Copy each of the lines below word for word, leaving out the pictures.

Excerpted records:
----------

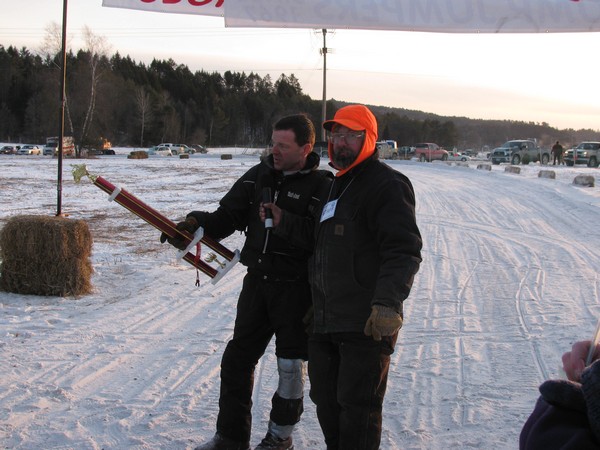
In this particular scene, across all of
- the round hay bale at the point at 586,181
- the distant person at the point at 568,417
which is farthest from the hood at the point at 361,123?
the round hay bale at the point at 586,181

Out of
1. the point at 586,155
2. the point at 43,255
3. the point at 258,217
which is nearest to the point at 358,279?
the point at 258,217

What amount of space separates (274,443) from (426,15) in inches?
97.1

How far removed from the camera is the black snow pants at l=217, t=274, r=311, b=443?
3.43 metres

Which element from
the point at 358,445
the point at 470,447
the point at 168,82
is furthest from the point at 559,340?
the point at 168,82

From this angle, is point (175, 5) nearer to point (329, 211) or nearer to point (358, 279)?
point (329, 211)

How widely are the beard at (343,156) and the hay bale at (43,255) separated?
173 inches

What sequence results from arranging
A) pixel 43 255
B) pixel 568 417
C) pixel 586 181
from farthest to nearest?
pixel 586 181
pixel 43 255
pixel 568 417

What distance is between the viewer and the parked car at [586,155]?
39.8m

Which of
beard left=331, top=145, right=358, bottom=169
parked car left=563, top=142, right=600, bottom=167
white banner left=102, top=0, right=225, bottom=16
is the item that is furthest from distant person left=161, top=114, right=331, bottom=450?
parked car left=563, top=142, right=600, bottom=167

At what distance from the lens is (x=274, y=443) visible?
352 cm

----------

The solution:
In this particular scene, across all of
- the round hay bale at the point at 586,181
- the distant person at the point at 568,417
which is farthest from the hood at the point at 361,123?
the round hay bale at the point at 586,181

Out of
1. the point at 586,155
2. the point at 43,255
3. the point at 258,217
which is nearest to the point at 358,279?
the point at 258,217

What amount of space separates (274,443) from (426,15) in inches?
97.1

How far removed from the camera is the black snow pants at l=217, t=274, r=311, b=443?
3.43 metres

Which element from
the point at 358,445
the point at 470,447
the point at 168,82
is furthest from the point at 559,340?
the point at 168,82

From this angle, is point (175, 5) nearer to point (329, 211) or nearer to point (358, 279)?
point (329, 211)

How widely are the beard at (343,156) and the hay bale at (43,255) separated?
173 inches

What sequence results from arranging
A) pixel 43 255
B) pixel 568 417
C) pixel 586 181
from farthest to nearest?
pixel 586 181
pixel 43 255
pixel 568 417

What distance is between the viewer and the parked car at [586,155]?
39.8m

Which of
beard left=331, top=145, right=358, bottom=169
parked car left=563, top=142, right=600, bottom=167
white banner left=102, top=0, right=225, bottom=16
is the item that is furthest from distant person left=161, top=114, right=331, bottom=450?
parked car left=563, top=142, right=600, bottom=167

At what distance from the lens is (x=274, y=443) visible?
352 cm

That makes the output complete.